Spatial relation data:
____

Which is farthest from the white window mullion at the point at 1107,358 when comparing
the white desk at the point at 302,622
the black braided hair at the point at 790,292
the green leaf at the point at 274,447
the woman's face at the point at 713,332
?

____

Rewrite the entries above with every instance of "the point at" replaced by "the location at", keeping everything else the same.

Which is farthest from the white window mullion at the location at 1107,358 when comparing
the white desk at the location at 302,622
the black braided hair at the location at 790,292
the green leaf at the location at 274,447
the woman's face at the location at 713,332
?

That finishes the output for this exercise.